The Women’s News feature on our website today focused on the lawsuit against news correspondent Nancy Grace and CNN. The suit claims Grace pushed the mother of a missing toddler to suicide through aggressive questioning. Grace grilled the mother, accusing her of hiding something because she did not take a lie detector test and had vague answers regarding her whereabouts on the day her son went missing. The mother fatally shot herself just before the network was to air the interview.
What bothers me most in this case is that Nancy Grace casts a shadow on the profession of journalism. As a reporter, she should have gone into the interview free from bias, in this way allowing the story to emerge, giving dignity to the mother who lost her child, and perhaps uncovering the truth of what happened. But, grilling the mother — like a criminal prosecutor — with the threat of exposure through national television, is cruel and turns the interview into a stoning. It may be her employers who encouraged her to take this stand, but each and every reporter has a duty and responsibility to her profession. I may be called old fashioned, but I tend to believe that all professions, even reporting for CNN, have a responsibility to humanity. A reporter must never put a story before the welfare of another human being, and that is why it is usually safer for all involved to enter into an interview without bias.
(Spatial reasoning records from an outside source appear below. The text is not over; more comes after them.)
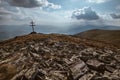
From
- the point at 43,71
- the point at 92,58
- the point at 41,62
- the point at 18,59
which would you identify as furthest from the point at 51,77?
the point at 18,59

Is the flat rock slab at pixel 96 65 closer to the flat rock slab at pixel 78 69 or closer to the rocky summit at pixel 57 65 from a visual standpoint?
the rocky summit at pixel 57 65

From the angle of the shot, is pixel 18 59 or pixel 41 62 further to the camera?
pixel 18 59

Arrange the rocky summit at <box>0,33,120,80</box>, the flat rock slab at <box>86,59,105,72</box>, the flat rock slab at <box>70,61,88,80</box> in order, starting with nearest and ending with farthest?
the flat rock slab at <box>70,61,88,80</box>, the rocky summit at <box>0,33,120,80</box>, the flat rock slab at <box>86,59,105,72</box>

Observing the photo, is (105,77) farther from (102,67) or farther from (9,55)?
(9,55)

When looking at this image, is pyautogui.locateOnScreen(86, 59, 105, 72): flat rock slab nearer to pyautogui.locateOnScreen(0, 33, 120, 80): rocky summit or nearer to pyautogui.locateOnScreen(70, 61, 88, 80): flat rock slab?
pyautogui.locateOnScreen(0, 33, 120, 80): rocky summit

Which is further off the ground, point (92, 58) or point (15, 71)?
point (92, 58)

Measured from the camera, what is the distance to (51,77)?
3944cm

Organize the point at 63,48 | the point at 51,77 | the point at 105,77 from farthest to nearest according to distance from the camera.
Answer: the point at 63,48, the point at 51,77, the point at 105,77

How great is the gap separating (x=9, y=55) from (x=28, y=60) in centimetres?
974

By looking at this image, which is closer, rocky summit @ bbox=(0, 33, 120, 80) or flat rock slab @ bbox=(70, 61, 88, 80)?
flat rock slab @ bbox=(70, 61, 88, 80)

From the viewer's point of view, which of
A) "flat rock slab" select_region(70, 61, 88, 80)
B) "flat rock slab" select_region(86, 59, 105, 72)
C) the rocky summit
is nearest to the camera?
→ "flat rock slab" select_region(70, 61, 88, 80)

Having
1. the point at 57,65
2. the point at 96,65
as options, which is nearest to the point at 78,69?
the point at 96,65

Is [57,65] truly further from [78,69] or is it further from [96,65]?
[96,65]

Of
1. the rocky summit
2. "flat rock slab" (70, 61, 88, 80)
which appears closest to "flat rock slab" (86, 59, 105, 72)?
the rocky summit
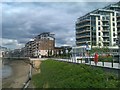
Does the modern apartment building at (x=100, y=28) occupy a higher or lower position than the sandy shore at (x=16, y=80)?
higher

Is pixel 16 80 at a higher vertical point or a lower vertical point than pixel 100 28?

This morning I was contemplating life while power spraying the deck at the cottage. With all the rain we’ve had this year, the algae has grown quickly, covering every surface with a thin green film that gets extremely slippery when wet. Power spraying has a zen-like quality to it — but my mind often wanders. I was thinking about dancing with our kids on the dock last night under the full moon. We watched our shadows jump and twirl. I wonder if believing in God makes it easier to live with the fact that these precious moments will one day come to an end. If I did believe in some grand design to the universe, would I stop living each moment to the fullest? I don’t want to make the trade, not yet anyway.
My husband and his sister make daily exercise look like a walk in the park. This week at the cottage I am determined to swim around the island. Today I swam a quarter of the way. Tomorrow I’ll swim half way and then the next day I’ll try the whole journey … unless the weather, or something else important — like the chocolate bars in the pantry — gets in the way. My tall, lean, gorgeous sister-in-law swims around the island every day; it takes her 20 minutes. Sometimes she swims it twice. I have to face the fact that I will never be as tall as she.
My nearly 4-year-old son starts school in a few days. I worry that someone will come into the playground and steal him away. Or he’ll run out on the road and get hit by a car. I worry that he will grow up and leave, that these precious moments we have with him will end. I worry that life will happen to him. I know it is silly. I want him to live a full life, but I know I will be the one with tears in my eyes as I give him over to his teacher on his first day of school.